BEGIN Text extract

Left Unsaid

When you make a model of the world, such as a piece of software or a mathematical model, you are choosing which aspects of the world to include ... and which to exclude. And, let’s be honest: in practice, you’re mostly excluding stuff, because the world is much more complex than any single model is going to include.

Consider a simple employee database. You’d probably include information like “name”, “position”, “date of hire”, etc. But you certainly wouldn’t include lots of other information, like:

  • The employee’s exact weight as measured on a daily or hourly basis
  • The number of hairs on the employee’s head
  • How many times this employee has said the word “carrot” while at work
  • Whether this employee is a human being

This list of what you wouldn’t include is more or less infinite (especially given that categories are just arbitrary predicates in the first place). But can you answer, in any rigorous way, the reasons why you would or wouldn’t include something in the set of claims you actually store about a category?

As I’ve thought about it, I see four broad categories of reasons for not explicitly storing some information[1]:

  1. It can be left unsaid because it’s really about the category, not the instance (see also: Category As Compression)
  2. It can be left unsaid because it’s derived from other information you are storing. So if you store a birth date, you don’t need to also store age, as the latter can be derived by the former.
  3. It will be left unsaid because it’s impossible (or just too difficult or costly) to actually obtain existential claims about (for example, the number of hairs on someone’s head).
  4. It can be left unsaid because it’s irrelevant to what I’m trying to do. I could store my employees’ favorite Disney movies, but who cares?

END Text extract

Written request 1. From the essay on information left unsaid, list the pieces of information the text says a simple employee database would not include.
Written request 2. Pick up the essay on information left unsaid and continue it from its final sentence.
The lines that follow have no connection to the essay.

BEGIN Dataset extract

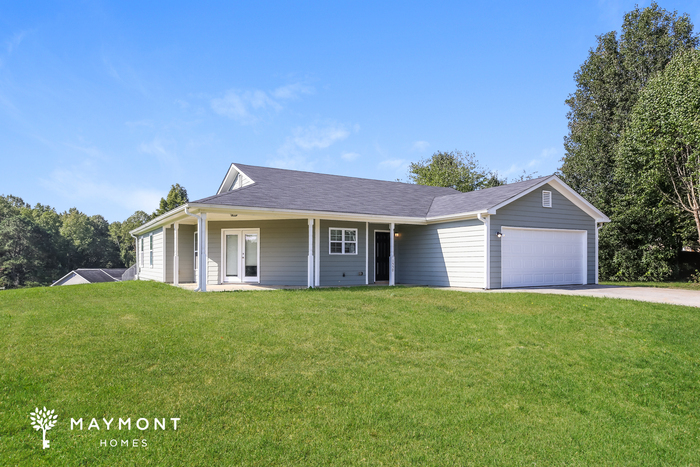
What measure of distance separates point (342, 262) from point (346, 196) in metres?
2.68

END Dataset extract

Task response 1.
- The employee's exact weight as measured on a daily or hourly basis
- The number of hairs on the employee's head
- How many times the employee has said the word "carrot" while at work
- Whether the employee is a human being

Task response 2.
In the first case, you’re essentially using data compression (as I’ve explained here); you don’t have to explicitly track whether each employee in your database has an exoskeleton because we’ve defined “employee” to be a human, and 100% of humans have endoskeletons.

In the second case, we’re talking about an entailment that’s inherent in the meaning of the data. Since attributes are slippery and ultimately come down to relationships, this is like saying that “there’s more than one way to skin a cat”; the underlying claim of age is really a relationship between a person, a point in time (that person’s birth), and another point in time (now).

In the third case, there’s no conceptual conundrum; the number of hairs on a person’s head is clearly a coherent thing to store, if you choose to, but we can all agree that it’s impractical based on today’s technology. There’s nothing universal or inherent in this distinction, however; while it’s probably infeasible to track the exact number of birds on the earth today, it’s easy to imagine a near future where cheap, tiny drones can blanket the earth and record exactly this kind of information. (And given recent news, that’s not a terrible idea.)

And in the fourth case, which is by far the most common, there’s no reason for you to store a claim, so you don’t.

To make this more clear, let’s take a simple example: whether to store the number of eyes your employees have. If you don’t store it, it could certainly be for any of our four reasons:

  1. You don’t store it because ... the category of “employee” entails having two eyes, so you can “compress” the information into the category rather than the instances. All employees are humans and all humans have two eyes!
  2. You don’t store it because ... you store other information that gets you the same knowledge. For example, you could be storing a bit for “has left eye” and a bit for “has right eye” (which, when put together, tell you whether someone has zero, one, or two eyes).
  3. You don’t store it because ... you don’t have any process in employee on-boarding that explicitly asks whether someone has two eyes, so there’s just no practical way for you to accurately record the information.
  4. You don’t store it because ... you don’t care.

It’s this fourth category that should really give us pause. What does it mean to “care”, or more broadly, for something to be “relevant”?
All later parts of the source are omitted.